TCCON_N2O_FILTERS¶: Apply specialized filters for TCCON N2O? Set to “True” if doing a TCCON N2O inversion, otherwise set to “False”. Leave as “False” as none currently implemented.

Obspack_N2O extension¶

Specialized ObsPack N2O settings

Max_Obspack_N2O_Error¶: Maximum allowable difference (in ppb) between observations and GEOS-Chem. If it exceeds this threshold, discard. Set to nan to ignore.

OMI_NO2 extension¶

Specialized settings for the OMI NO2 operator.

OMI_NO2_FILTERS¶: Apply specialized filters for OMI NO2? Set to “True” if doing an OMI NO2 inversion, otherwise set to “False”.

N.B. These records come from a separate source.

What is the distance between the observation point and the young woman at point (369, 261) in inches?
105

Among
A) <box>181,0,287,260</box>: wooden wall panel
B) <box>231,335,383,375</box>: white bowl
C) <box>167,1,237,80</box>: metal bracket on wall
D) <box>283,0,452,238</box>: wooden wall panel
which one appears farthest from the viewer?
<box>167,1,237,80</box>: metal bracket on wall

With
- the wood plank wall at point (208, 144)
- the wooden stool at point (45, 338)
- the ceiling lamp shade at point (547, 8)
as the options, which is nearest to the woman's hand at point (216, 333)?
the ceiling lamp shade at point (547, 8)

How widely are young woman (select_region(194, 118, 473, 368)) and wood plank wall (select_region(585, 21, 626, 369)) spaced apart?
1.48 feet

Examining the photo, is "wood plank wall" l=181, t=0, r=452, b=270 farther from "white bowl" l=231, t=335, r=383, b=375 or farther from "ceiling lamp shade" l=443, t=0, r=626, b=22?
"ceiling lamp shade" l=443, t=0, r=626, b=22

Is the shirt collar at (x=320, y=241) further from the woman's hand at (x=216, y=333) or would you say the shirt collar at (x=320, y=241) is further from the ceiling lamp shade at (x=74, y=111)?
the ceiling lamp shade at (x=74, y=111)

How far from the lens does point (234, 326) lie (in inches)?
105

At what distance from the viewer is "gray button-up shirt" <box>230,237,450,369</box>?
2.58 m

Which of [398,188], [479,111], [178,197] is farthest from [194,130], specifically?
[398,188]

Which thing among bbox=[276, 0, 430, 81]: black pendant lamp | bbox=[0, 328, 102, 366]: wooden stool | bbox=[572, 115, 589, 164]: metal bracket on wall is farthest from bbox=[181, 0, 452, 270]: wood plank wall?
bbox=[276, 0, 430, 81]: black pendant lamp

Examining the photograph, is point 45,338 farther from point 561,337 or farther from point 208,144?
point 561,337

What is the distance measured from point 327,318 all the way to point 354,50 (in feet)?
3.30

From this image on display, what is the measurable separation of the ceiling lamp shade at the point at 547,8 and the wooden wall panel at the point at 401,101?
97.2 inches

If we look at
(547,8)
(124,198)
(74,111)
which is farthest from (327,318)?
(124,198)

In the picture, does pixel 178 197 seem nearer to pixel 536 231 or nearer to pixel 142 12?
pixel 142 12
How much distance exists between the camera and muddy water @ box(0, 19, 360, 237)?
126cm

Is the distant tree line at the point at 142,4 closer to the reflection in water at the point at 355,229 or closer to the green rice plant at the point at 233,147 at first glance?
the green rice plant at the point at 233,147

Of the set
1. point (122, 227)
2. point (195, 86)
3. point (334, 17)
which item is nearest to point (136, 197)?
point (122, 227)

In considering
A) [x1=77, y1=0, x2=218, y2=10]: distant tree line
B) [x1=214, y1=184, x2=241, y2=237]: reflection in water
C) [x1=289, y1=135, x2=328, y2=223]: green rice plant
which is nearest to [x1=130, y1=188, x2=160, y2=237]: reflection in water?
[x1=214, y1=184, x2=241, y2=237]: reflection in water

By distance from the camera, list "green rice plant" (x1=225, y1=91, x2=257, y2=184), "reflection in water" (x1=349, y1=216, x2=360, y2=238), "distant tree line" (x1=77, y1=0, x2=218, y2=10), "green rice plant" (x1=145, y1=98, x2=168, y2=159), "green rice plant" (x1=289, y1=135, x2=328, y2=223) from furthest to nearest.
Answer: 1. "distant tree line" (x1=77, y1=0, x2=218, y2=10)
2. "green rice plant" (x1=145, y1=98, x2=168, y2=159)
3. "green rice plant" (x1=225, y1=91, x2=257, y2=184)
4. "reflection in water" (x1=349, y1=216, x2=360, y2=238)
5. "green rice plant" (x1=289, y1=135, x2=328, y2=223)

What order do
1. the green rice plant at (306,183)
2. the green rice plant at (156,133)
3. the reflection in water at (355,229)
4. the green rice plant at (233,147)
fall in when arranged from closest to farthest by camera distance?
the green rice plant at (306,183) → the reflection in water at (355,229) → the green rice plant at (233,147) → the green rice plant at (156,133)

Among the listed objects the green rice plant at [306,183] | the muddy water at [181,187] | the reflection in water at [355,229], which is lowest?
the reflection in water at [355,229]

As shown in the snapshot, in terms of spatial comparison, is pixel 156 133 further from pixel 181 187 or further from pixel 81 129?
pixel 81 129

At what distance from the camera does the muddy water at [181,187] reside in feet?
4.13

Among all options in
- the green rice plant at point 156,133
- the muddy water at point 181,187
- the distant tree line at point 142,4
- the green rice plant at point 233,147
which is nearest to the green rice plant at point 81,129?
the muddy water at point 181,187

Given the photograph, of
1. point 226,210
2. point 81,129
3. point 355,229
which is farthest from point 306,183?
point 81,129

OMI_NO2_filter_sza¶: Filter out OMI NO2 observations with a solar zenith angle above this value. Set to “nan” to ignore.

OMI_NO2_filter_cloud_radiance_frac¶: Filter out OMI NO2 observations with a cloud radiance fraction above this value. Set to “nan” to ignore.

OMI_NO2_filter_surface_albedo¶: Filter out OMI NO2 observations with a surface albedo above this value. Set to “nan” to ignore.